PARA IV FILING Drugs are necessity in ailments. But sometimes the drug prescribed may be costly and may not be affordable for patients. In such a scenario, generic companies manufacturing the same costly drugs at affordable price are a boon for the patients. But this involves infringement of patents of the innovator. To serve the patients with affordable drugs, several companies have adopted the route of Para IV filings.
PROCESS In all the generic filings, the FDA has 180 days to deem the generic application complete and accept it for review, or incomplete and reject for filing. In case of Para I and Para II filing, once the application is deemed complete, it is simply processed for approval. In case of Para III the application is processed for approval, however its approval status depends upon the products patent expiry. Apparently Para IV filings are the most lucrative, tedious, time consuming and expensive of the above.
Large pharmaceutical companies often spend millions of dollars protecting their patents from generic competition. Apart from litigation, companies use other methods such as reformulation or licensing a subsidiary (or another company) to sell generics under the original patent. Generics sold under license from the patent holder are known as authorized generics. They are not affected by the 180 day exclusivity period as they fall under the patent holder's original drug application.
Prime example is Simvastatin (Zocor), a popular drug created and manufactured by U.S. based pharmaceutical Merck & Co., which lost its US patent protection on June 23, 2006. India-based Ranbaxy Laboratories (at the 80 mg strength) and Israel-based Teva Pharmaceutical Industries (at all other strengths) received 180 day exclusivity periods for Simvastatin; due to Zocor's popularity, both companies began marketing their products immediately after the patent expired. However, Dr. Reddy's Laboratories also markets an authorized generic version of Simvastatin under license from Zocor's manufacturer, Merck & Co.; some packages of Dr. Reddy's Simvastatin even show Merck as the actual manufacturer and have Merck's logo on the bottom.
Drug makers in Para IV Litigation Hoffman – La Roche has slapped a lawsuit at Indian generic drug maker Orchid Chemicals & Pharmaceuticals Ltd. over a newly issued patent for Roche's blockbuster osteoporosis drug Boniva.

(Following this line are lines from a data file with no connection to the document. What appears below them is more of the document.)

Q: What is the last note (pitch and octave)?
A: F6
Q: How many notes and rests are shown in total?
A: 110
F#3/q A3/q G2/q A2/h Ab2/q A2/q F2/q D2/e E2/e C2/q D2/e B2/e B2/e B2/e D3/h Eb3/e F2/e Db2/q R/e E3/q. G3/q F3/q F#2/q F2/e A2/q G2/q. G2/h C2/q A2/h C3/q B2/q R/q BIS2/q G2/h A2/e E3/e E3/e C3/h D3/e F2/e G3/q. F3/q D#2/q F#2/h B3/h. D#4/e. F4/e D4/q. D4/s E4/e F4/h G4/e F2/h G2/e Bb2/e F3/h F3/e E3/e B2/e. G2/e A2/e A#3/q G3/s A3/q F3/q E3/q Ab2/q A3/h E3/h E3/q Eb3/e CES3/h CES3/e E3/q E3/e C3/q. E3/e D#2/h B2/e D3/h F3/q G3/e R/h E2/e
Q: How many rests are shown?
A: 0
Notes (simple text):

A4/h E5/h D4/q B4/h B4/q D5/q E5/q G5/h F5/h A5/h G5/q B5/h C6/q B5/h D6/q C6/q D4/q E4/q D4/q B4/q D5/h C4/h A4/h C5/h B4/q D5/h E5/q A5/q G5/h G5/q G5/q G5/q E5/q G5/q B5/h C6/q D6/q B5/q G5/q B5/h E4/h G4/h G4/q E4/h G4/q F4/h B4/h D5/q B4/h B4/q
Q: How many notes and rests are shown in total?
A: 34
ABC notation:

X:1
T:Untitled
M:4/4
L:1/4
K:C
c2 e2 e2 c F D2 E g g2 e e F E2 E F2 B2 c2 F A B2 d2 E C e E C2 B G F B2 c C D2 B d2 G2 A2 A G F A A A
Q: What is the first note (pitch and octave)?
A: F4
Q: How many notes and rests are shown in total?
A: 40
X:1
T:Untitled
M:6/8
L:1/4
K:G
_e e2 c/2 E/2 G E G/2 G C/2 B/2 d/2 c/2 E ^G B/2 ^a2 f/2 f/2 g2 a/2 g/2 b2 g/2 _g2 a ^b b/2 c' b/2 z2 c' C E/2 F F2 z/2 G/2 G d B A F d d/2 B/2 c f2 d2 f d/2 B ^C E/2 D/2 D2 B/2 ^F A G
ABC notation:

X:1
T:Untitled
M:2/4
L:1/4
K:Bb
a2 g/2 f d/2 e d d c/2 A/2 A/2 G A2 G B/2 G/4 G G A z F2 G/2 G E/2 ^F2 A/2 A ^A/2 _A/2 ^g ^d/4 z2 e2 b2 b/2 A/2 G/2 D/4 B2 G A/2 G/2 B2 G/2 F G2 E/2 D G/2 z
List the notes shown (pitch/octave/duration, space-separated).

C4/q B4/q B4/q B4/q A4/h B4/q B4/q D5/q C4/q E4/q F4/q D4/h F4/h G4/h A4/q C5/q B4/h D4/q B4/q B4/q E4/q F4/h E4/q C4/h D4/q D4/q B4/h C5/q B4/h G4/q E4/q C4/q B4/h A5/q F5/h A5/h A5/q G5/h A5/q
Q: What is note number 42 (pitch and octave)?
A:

The US Patent was issued (US Patent 7410957 - Method of treatment using bisphosphonic acid) on August 12, 2008 and Orchid had filed an ANDA (Abbreviated New Drug Application) with the USFDA under Para IV of the Hatch-Waxman Act. Interestingly, Orchid was sued in September last year over the alleged infringement of another patent of Boniva by Roche. Orchid was accused of infringing US Patent 7192938 (US Patent Issued on March 20, 2007) following its paragraph IV ANDA submission to manufacture a generic version of Boniva.
AstraZeneca blocks Sun Pharma's Para IV filing on Nexium AstraZeneca filed two separate cases against Sun Pharma. The MNC seeks to block Sun Pharma from selling an intravenous (IV) version of Nexium ,a medicine for ulcer (esomeprazole magnesium), its largest selling drug, in the US before 2014. Approved by the US Food and Drug Administration (FDA) in 2005, Nexium's patents are valid in the US till 2014. With global sales of close to $5 billion (Rs 22,907 crore), the drug had sales of $2.84 billion (Rs 13,011 crore) in the US market in 2009.
CONCLUSION The Hatch-Waxman act act has changed the scenario of pharma industry by providing various provisions for generic as well as branded drug manufacturer and also helped to make available low cost drug therapy.